Alternative pharmaceutical dosage forms may comprise liquid or semi-solid formulations, such as liquid suspension and/or gel compositions which may comprise compositions of the invention (e.g. particles thereof), suspended or dissolved in a suitable liquid or Among semisolid carriers, the carrier can be loaded into a suitable dosage form or delivered by, for example, injection or infusion or can be formed after injection (eg, subcutaneously or intramuscularly) to form an implant or a depot formulation.

In the alternative, the compositions of the invention may be presented as part of a substantially solid pharmaceutical dosage form. Those skilled in the art will well understand that the term "solid" includes solids that retain their shape and density when unconfined, and/or in which molecules are usually compressed as tightly as repulsive forces between them will allow. any form of substance. Thus, a substantially solid formulation is at least about 80%, such as at least about 90%, including at least about 95% (or at least about 99%) formulations in such form.

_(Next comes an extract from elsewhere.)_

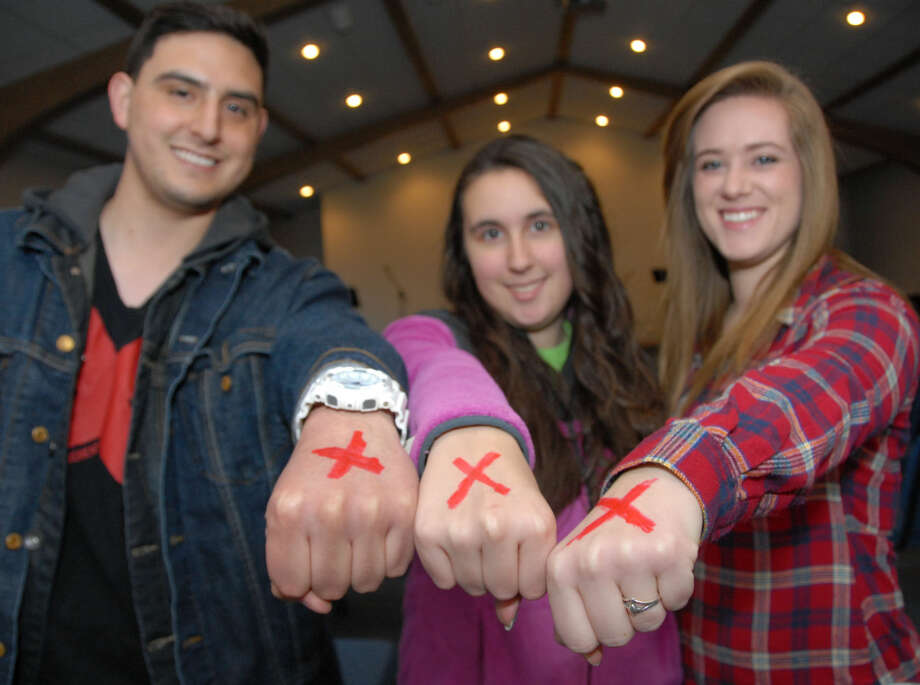 Jonathan Petty/Wayland Baptist UniversityWayland Baptist University students Anthony Minjares (left), Hobbs, N.M.; Savanna Ludecke, Frisco freshman;and Nicole Adams, Amarillo senior, display the red X of the End It movement to raise awareness of human trafficking. The Baptist Student Ministries and these students are leading an effort to combine the 30-Hour Famine with the End It movement to raise awareness and money to benefit victims of human trafficking.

In this regard, the compositions of the present invention may be provided in any multiparticulate form (e.g., in the form of simple powders, granules, pellets and/or beads), including a plurality of which may individually and/or collectively consist substantially of one or more compositions of the invention and/or particles comprising one or more compositions of the invention.

Thus, the compositions of the invention may, after their preparation (for example by spray drying), be in the form of individual powder mixtures, powder microspheres, coated powder microspheres, lyophilized lipid dispersions, or combinations thereof.

If a pharmaceutically acceptable dosage form of the invention "consists essentially of particles of one or more compositions of the invention", this will be understood to mean that the dosage form comprises only one or more compositions of the invention, and essentially Other characteristics and/or components that do not affect the basic and novel characteristics of the dosage form. Alternatively, where a dosage form of the invention "consists essentially of one or more compositions of the invention", this will be understood to mean that the dosage form comprises in total at least about 90% by weight, such as at least about 95% by weight, including at least About 97% by weight, such as about 99% by weight, of one or more compositions of the present invention.

In the alternative, a pharmaceutical dosage form comprising one or more compositions of the invention may be presented in a single unit dosage form, such as a pessary, suppository or another form of insert, pill, capsule, cake, patch (e.g. buccal patch), film (eg, intraoral), or lozenge (eg, sublingual lozenge).

Capsules may be prepared by directly loading a composition of the invention in the form of a spray-dried powder into a pharmaceutically acceptable capsule manufactured from suitable materials designed for sublingual or preferably oral delivery, Or by mixing the composition and excipients prior to loading into such capsules, which may involve a granulation step as described below prior to loading into capsules for such delivery. Oral delivery can be used when the active ingredient is, for example, an enzyme.

In this regard, the compositions of the invention are granulated into pellets or pellets, but they may also be formulated (ie, provided for administration) in dry, free-flowing powder form. "Dry" includes substantially free of water and other liquid solvents, including less than about 10%, such as less than about 6%, including less than about 5%, or less than about 4%, more preferably less than about 3%, such as less than about 2%, eg less than about 1%, of the formulation is a liquid, such as water.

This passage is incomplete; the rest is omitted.